┌─ Document excerpt
Written on 2001-07-22, at 5:52 a.m.
What a night....

1 Order of Zingers from my favorite restaurant, the Orlando Ale House

1 Pint Sam Adams Cherry Wheat

1 Unhealthy dosage of Bowling Alley food

12 cigarettes (I was at a bowling alley, people were looking at me funny for not having one)

_____________________________________________________

I was at a bowling alley tonight.

That sentence alone lets you know that this is going to be a doozy of an entry.

So, let's set this up, because I know you're all wondering..."John, how did you, Orlando's premiere gay socialite, end up at a bowling alley?"

I'll tell you.

You see...everyone in the little gay posse I run with has been suffering from a sort of "club ennui". We're tired of the same old people at the clubs, and felt like a new Saturday night excursion.

So...the word "bowling" was thrown in the ring, and everyone just got swept away in the excitment of it all.
└─
**Task statement**. Carry on the diary entry about a night at the bowling alley, starting right after its final sentence. The lines that come next have no connection to the diary entry about a night at the bowling alley.
┌─ Data records
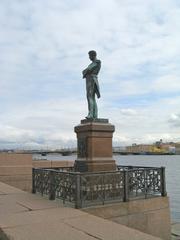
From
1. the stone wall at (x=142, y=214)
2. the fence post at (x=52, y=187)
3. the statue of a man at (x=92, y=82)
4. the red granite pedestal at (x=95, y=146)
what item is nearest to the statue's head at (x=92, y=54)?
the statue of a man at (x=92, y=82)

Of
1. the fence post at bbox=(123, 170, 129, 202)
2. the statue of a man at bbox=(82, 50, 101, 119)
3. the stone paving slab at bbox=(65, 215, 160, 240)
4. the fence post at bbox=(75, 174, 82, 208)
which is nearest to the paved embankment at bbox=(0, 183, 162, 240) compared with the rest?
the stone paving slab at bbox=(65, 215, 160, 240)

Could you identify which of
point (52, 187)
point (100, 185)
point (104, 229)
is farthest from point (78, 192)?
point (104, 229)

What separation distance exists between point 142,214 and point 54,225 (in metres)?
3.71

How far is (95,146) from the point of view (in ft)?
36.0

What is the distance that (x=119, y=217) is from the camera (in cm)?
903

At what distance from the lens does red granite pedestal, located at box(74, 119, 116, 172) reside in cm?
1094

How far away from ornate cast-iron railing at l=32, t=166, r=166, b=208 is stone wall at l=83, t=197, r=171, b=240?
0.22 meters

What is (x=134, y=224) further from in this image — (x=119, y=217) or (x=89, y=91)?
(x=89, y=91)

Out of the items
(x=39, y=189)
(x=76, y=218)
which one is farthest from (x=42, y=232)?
└─
**In response**.
Therefore, we end up at the "Semoran Lanes" Bowling Alley.

Now, I walk in...and immediately feed a tad uncomfortable with the people...

And by people, of course I mean the motley crew of chromosome depraved characters who looked as if they had just stepped out of a John Waters film.

This was humanity at it's worst. Had Darwin gone bowling before setting off to the Galapagos, I think "Origin of the Species" would have had an entirely different twist.

So, there's me...

The gay boy.

The ethnic gay boy.

The scared, ethnic, gay boy.

The first thing I do after getting there is go to use the restroom.

Mistake #1.

I walk in, and there is a urinal, and a toilet next to each other. No divider, just stagnant air. There is a man at the urinal. I'm used to gay clubs, so without thinking, I stand next to him, and use the toilet.

Drunken Redneck: Too much yeller, son?

Scared Gay Boy: Yeller?

Drunken Redneck: Yeah, yeller, ya know, the beer.

Scared Gay Boy: Oh...yeah, yeah...too much. (I had had none)

Drunken Redneck: Just costs too damn much...but ya know, I'm set for life...I hit that there Fantasy 5 twice in one year.

Scared Gay Boy: (THINKING) Umm...Fantasy 5 only pays out like $5000.

So the moral of this part of the story is, rednecks can survive for life on $10,000.

The actual bowling part was next...I was not looking forward to it. I was looking forward to it even less when I saw who our lane partners were.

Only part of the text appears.